[Start of section]

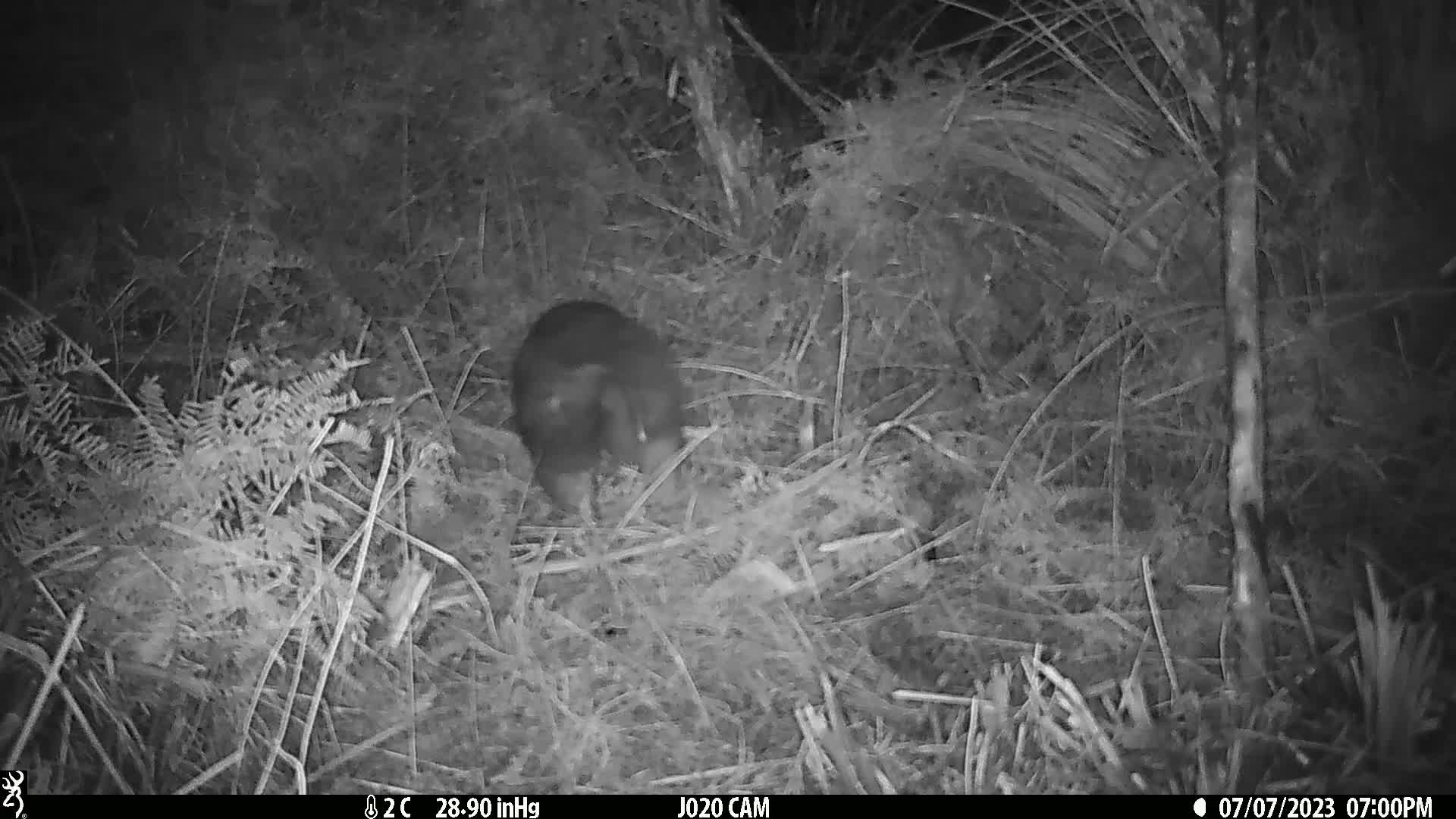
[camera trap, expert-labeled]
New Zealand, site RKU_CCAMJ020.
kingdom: Animalia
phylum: Chordata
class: Mammalia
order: Diprotodontia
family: Phalangeridae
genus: Trichosurus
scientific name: Trichosurus vulpecula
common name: common brushtail possum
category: possum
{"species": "possum (common brushtail possum) (Trichosurus vulpecula)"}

[End of section]

• THE TASK: Please copy the data above character for character, skipping any pictures.

• TASK OUTPUT:
[camera trap, expert-labeled]
New Zealand, site RKU_CCAMJ020.
kingdom: Animalia
phylum: Chordata
class: Mammalia
order: Diprotodontia
family: Phalangeridae
genus: Trichosurus
scientific name: Trichosurus vulpecula
common name: common brushtail possum
category: possum
{"species": "possum (common brushtail possum) (Trichosurus vulpecula)"}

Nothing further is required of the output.